Donnie Brooks “Mission Bell / Do It For Me”

I decided that I will write about 45s, as well, on this site (DJ Farraginous)—singles, seven inch records—as well as 7 inch 33 RPM records, 12 inch singles, EPs, 10 inch records—anything I can play, as long as it’s vinyl. I have a box of 45s that’s even more random than my LP records… I have no idea where half of them came from. Anyway, I made a random system to chose what I’d write about—and the first one up is this beat to hell, old Donnie Brooks single on Era Records (whose logo is a kind of cool atomic symbol). I’ve never heard this record before, and if you asked me if I had it, I’d have said “I don’t think so.” I really have no idea what’s in this box. It plays pretty well, though, sounds good. Both songs are pretty wimpy, but “Mission Bell” is the better of the two, and I guess it was a hit record in 1960. I can see how it might grow on you—there are backup singers, and bells ringing in the ether—a very poppy love song, with cornball lyrics—kind of Pat Boone sounding, I guess, or Bobby Darin? I don’t know. I have no knowledge or real interest in these 1960-era pop singers.

Anyway, Donnie’s real name was John Dee Abohosh, which is kind of a great name, but he went by several different performing names, including Dick Bush! “Donnybrook” is the name for a fight, or brawl—I’ve heard it most used for those baseball brawls—you know where they all get puffed up and red-faced and everyone comes pouring from the dugout, but no one thinks to use a baseball bat? Also, apparently, he played the role of Jesus in the rock opera, Truth of Truths, in 1971, which I’d love to get a recording of, if it exists. It strikes me as interesting that he was born the same year as my mom (1936—and they both passed away at almost the same time, too), and this record, which I now, somehow, find myself listening to for the first time, came out the same year I was born—when Donnie Brooks and my mom were like 24. Not that young or old to have a kid, or a hit single, I guess, but when I think about people I know having a baby at 24 it kind of freaks me out. I know a lot of people are emotionally equipped for it at that age, but I certainly would not have been, at 24—staying up for days at a time, drinking Night Train Express, waking up in “how did I get here?” vestibules of… was it looking-for-love desperation, or just the out of control sugar/alcohol regions of my brain?

08
Sep
17

Tom Waits “Nighthawks at the Diner”

This is a very early Tom Waits record, though I can’t remember exactly when I first heard it or where I got it, but it’s always been one of my favorites—of his, and favorite records period—and without a doubt my favorite live record—though it turns out—according to the internet—that it’s not really a live record after all. Apparently it was recorded at the Record Plant, in LA, in front of an invited audience used to replicate the sound and feeling of an intimate jazz club or piano bar. It’s really well done—they had me fooled. I always pictured this kind of sleazy, Sunset Strip nightclub, and throughout, he does refer to the Ivar Theatre repeatedly, and also “Rafael’s Silver Cloud Lounge,” and though I always figured he was kind of spinning tales, I still assumed this was in a legitimate club—you can almost smell the bourbon, vomit, and cigarette smoke bathed in red neon. Now, when I found out that I had been totally fooled, do you think I got angry? No. Because I have a high intellect, and I can enjoy being fooled, and I appreciate something so well executed.

== Information supplied ==
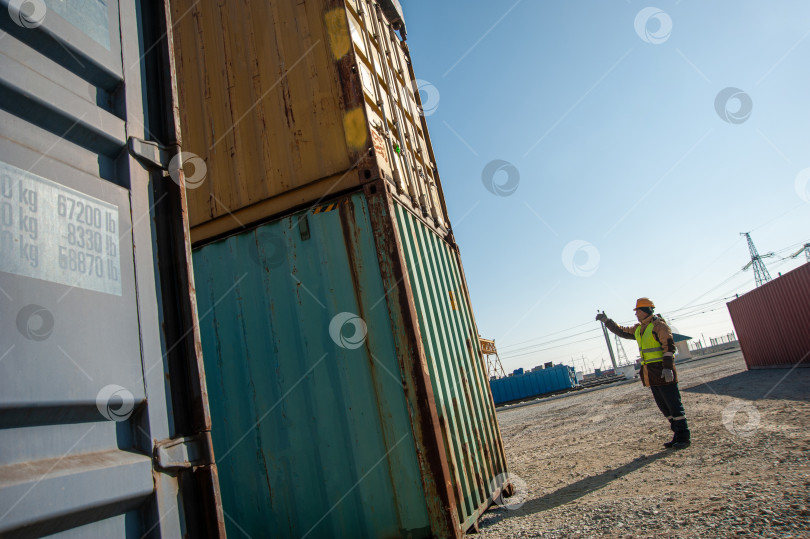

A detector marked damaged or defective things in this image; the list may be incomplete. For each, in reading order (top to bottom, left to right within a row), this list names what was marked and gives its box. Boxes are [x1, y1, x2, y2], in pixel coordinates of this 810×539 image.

rusty yellow container [170, 0, 446, 243]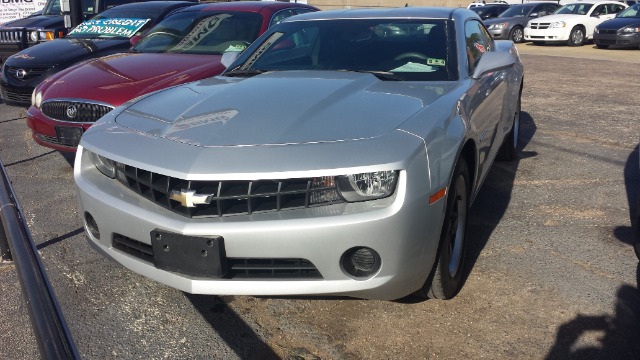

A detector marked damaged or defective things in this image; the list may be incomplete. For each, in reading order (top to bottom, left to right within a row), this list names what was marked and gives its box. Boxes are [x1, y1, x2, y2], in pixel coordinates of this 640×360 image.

missing license plate [151, 229, 228, 278]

== Task ==
Pick up the blog text about vinyl records after its last sentence and keep writing it.

== Solved exercise ==
His monologues before many of the songs are amazing in themselves; the one before “Eggs and Sausage” is particularly good and would make the record, even if that’s all there was. But there’s more, of course; in fact it’s a double record, and all the monologues and songs kind of blend seamlessly. Okay—now I notice—on the back of the album cover it says, right there, that it was recorded at The Record Plant. I guess I never bothered to read it. I also just noticed that there’s extensive lyrics on the inside, when you open it up—these are some long songs. I guess I never read along with the lyrics because you can pretty much make out every word—even though he’s doing a real Tom Waits-like, rough nightclub singer voice, he’s also clear as a bell. The lyrics are crucial. I can recall listening to this record in the spring of 1986, in Columbus, Ohio, while I painted my kitchen. So even to this day it feels like it’s the ideal record to listen to while painting a kitchen.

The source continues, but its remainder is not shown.